もっとも、先週1月31日は週末であると同時に月末でもあったことから、とりあえず手持ちのポジションを一旦手仕舞っておこうとする向きも少なくなかったものと推察されます。加えて、週明け2月3日(本日)に上海市場が春節休暇明けで再開され、一旦は大きく相場が下押す可能性もあるという警戒心から、先週末のうちにポジションを整理しておく動きが一部に出たということもあるでしょう。
ユーロ/米ドルは基本弱気とみる
そうした意味では、先週末にユーロ/米ドルが一旦大きく値を戻す動きとなったことに関しても、あくまでポジション調整に伴ってユーロを買い戻す一時的な動きと捉えることもできるように思われます。
なにしろ、足下のユーロ圏経済は依然として停滞が続いている模様です。欧州連合(EU)が先週1月31日に発表した、10~12月期のユーロ圏実質GDP(速報値)も前期比+0.1%(年率換算+0.4%)と、非常に心もとない結果に終わりました。
なお、同日公表されたフランスとイタリアの実質GDPはともにマイナス成長という結果になり、そのことが全体を押し下げる要因として大きかったと見られています。

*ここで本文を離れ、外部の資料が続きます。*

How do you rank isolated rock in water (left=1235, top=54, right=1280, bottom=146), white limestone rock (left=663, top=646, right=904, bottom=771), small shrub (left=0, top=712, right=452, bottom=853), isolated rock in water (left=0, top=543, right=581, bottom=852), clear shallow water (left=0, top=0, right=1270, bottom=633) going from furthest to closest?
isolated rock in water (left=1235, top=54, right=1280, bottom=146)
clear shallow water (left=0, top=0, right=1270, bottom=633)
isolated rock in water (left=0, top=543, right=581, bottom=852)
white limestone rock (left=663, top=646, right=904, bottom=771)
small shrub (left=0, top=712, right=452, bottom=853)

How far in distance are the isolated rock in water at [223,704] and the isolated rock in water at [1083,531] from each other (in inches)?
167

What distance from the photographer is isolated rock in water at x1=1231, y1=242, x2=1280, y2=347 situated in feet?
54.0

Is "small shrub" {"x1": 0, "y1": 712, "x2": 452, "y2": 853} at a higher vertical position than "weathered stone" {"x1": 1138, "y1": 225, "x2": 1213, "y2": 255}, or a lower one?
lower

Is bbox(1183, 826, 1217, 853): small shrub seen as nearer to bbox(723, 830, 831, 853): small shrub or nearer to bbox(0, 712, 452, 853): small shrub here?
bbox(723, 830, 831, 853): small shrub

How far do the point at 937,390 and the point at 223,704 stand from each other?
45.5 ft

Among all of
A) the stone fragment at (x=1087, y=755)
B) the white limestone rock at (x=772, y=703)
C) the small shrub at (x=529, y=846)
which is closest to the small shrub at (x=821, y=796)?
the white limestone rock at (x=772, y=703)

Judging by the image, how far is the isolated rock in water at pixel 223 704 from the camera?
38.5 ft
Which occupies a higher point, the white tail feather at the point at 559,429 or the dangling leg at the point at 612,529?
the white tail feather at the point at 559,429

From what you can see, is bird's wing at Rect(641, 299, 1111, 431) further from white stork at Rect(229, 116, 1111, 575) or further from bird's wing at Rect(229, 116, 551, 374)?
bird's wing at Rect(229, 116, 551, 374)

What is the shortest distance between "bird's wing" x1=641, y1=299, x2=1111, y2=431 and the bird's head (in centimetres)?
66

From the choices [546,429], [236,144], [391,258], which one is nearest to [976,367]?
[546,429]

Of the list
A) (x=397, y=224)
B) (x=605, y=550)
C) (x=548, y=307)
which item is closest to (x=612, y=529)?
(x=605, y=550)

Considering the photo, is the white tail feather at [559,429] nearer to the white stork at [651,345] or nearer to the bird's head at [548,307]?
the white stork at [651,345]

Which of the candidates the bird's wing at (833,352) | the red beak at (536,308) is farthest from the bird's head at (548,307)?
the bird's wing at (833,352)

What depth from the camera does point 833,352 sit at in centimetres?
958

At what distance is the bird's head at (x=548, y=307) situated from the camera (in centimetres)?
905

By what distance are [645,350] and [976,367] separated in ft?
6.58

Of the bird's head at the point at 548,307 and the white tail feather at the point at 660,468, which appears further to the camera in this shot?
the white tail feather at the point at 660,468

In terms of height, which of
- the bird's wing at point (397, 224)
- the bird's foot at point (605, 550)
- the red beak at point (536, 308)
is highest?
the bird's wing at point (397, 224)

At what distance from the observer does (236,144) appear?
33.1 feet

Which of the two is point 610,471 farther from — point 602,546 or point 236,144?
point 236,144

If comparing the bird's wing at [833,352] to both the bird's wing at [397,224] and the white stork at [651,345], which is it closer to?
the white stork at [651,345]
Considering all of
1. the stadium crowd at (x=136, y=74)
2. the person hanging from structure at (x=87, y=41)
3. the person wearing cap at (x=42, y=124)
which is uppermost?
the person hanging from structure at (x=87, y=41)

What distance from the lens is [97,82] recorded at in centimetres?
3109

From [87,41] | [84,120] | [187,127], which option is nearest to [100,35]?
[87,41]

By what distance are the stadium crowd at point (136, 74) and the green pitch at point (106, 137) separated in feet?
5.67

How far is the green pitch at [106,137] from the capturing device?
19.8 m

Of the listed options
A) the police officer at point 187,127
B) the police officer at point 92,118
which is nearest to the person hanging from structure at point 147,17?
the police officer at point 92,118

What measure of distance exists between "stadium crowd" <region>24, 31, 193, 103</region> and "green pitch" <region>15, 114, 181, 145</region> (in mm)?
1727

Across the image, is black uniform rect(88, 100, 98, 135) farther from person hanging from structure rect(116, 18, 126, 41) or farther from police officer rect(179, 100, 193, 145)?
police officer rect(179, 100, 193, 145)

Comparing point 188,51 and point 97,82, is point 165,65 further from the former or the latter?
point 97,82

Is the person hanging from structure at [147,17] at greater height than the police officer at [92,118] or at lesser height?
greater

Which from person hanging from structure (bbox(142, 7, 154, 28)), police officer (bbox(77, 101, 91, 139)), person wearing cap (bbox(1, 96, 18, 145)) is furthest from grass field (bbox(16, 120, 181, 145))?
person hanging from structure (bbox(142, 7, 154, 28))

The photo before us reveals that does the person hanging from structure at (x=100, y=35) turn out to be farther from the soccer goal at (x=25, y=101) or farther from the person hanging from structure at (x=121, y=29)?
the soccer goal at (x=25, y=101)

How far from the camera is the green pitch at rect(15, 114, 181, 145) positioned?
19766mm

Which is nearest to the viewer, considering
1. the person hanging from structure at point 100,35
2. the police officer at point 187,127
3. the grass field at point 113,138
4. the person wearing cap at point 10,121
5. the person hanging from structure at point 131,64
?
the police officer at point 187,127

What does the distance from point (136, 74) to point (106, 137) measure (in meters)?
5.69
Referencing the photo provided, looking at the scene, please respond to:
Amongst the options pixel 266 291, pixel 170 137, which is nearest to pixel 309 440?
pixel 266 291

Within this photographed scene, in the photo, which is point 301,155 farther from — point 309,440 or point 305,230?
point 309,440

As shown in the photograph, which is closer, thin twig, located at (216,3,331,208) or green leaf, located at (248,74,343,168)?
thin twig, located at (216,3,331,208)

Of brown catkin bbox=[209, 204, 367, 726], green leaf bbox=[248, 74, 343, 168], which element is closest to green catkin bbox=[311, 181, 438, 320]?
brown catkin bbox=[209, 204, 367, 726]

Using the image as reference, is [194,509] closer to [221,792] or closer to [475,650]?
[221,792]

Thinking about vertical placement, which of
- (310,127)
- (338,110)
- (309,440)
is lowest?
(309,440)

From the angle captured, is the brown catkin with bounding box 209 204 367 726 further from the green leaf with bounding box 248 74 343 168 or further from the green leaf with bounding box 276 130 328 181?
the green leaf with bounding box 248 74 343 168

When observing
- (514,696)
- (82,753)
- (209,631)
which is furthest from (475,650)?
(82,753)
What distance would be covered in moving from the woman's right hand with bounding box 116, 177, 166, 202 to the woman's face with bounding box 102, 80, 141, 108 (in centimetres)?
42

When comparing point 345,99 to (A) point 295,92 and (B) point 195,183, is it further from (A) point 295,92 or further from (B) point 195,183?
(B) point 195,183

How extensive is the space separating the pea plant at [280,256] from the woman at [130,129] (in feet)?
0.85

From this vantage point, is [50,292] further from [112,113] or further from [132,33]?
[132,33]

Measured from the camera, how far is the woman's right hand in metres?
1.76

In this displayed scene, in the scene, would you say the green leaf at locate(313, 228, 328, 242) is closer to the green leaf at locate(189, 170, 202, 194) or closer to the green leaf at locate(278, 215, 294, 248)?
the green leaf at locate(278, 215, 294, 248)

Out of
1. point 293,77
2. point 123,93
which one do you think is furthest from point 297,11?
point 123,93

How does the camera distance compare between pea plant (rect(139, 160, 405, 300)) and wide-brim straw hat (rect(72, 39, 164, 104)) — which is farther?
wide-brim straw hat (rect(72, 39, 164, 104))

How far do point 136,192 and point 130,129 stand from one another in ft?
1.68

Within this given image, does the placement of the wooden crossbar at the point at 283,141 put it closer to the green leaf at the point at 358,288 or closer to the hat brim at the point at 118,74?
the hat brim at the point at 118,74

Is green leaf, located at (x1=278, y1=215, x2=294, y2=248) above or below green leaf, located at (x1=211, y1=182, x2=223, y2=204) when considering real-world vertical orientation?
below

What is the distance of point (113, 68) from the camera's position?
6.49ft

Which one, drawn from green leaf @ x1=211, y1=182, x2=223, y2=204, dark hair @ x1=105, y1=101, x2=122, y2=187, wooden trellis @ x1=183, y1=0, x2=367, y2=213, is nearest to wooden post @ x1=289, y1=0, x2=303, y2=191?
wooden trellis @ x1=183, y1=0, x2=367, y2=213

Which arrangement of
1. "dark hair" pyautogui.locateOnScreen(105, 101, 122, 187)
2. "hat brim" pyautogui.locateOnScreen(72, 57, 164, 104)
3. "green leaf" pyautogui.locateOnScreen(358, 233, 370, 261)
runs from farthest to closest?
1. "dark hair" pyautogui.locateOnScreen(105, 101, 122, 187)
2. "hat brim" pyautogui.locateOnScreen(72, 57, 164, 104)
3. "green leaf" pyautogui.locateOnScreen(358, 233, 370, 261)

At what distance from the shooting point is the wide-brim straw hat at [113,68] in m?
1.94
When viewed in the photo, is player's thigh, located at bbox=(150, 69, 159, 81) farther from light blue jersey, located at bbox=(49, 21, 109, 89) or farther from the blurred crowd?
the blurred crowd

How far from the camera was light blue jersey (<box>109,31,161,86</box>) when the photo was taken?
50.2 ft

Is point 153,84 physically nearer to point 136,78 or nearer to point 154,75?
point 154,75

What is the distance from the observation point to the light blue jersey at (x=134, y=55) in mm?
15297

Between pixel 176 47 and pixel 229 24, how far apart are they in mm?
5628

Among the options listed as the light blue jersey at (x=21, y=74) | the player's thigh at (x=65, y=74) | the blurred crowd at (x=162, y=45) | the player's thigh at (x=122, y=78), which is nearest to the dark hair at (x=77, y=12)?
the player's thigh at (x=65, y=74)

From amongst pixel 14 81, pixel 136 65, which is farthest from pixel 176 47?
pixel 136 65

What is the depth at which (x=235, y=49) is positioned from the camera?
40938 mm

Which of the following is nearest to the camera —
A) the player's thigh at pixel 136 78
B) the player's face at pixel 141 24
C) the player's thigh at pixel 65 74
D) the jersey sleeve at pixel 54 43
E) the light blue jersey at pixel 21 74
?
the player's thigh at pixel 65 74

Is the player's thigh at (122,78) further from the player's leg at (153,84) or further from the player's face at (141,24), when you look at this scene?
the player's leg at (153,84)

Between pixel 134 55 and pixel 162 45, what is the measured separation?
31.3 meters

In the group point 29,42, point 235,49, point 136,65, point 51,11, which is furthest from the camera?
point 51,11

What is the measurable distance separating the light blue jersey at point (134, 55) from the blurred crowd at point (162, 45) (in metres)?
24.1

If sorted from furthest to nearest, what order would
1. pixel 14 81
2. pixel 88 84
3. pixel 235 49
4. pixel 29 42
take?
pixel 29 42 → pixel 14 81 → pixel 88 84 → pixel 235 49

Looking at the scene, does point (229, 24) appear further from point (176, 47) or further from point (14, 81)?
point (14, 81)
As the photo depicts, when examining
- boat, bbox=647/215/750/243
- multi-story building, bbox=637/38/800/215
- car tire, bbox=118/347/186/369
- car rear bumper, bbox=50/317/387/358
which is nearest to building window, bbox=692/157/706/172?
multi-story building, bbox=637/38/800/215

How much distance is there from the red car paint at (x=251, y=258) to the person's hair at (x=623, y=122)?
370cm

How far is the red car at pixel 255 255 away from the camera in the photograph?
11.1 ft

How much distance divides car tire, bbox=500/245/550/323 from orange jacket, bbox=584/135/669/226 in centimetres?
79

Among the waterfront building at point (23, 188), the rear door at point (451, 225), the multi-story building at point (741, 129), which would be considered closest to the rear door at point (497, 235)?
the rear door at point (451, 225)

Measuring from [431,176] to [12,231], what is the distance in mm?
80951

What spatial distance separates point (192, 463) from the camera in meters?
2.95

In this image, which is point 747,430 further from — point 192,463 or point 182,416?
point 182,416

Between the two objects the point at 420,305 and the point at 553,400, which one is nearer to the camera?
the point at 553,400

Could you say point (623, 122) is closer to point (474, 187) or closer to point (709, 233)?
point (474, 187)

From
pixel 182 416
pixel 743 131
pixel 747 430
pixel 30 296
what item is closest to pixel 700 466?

肝心のドイツGDPは2月14日に公表される予定です。しかしながら、昨今のドイツでは製造業を中心に時間短縮勤務を導入する企業が増え続け、受注激減と生産調整の傾向が一段と強まってきているとの報もあり、今しばらくは期待外れな状況が続くものと見られます。
そうであるとするならば、やはりユーロ/米ドルの戻りは一旦売りということになります。目先は日足チャート上の21日移動平均線と一目均衡表の日足「雲」下限、ならびに週足チャート上の31週移動平均線(31週線)が、ともに現在位置している1.1100ドル処というのは1つの節目=上値抵抗として意識されやすいところではあると言えるでしょう。
仮に、この31週線を上抜けたとしても、その上方に控える62週移動平均線や週足「雲」のプレッシャーは重くのしかかります。
つまり、依然としてユーロ/米ドルが基本弱気であるとするなら、逆にドル指数は基本強気ということになり、それは米ドル/円の底堅さにつながるものでもあると考えることができるでしょう。
目先を言えば、まず米ドル/円の200日移動平均線(執筆時は108.42円)が下値を支える役割を果たすかどうかに要注目です。仮に同線をクリアに下抜けた場合は、一目均衡表の週足「雲」下限(執筆時は107.95円)を試すかどうかが次の焦点です。
新型肺炎には「正しく恐れる」姿勢で臨むことが重要
既知のとおり、中国人民銀行(中央銀行)など金融当局は2月1日、湖北省の小売業や飲食業を中心に企業や個人向けの金融支援策を発表しました。人民銀行は、2月3日に債券を担保として1兆2000億元(約18兆7000億円)を金融機関に貸し出すとアナウンスしています。
この報を受けて時間外の米国先物は強含みの推移となっている模様です。本稿執筆中に上海総合株は大幅下げとなっていますが、市場に極端な動揺は見られていません。やはり、ここは月並みですが「正しく恐れる」という姿勢で臨むことが重要と言えるでしょう。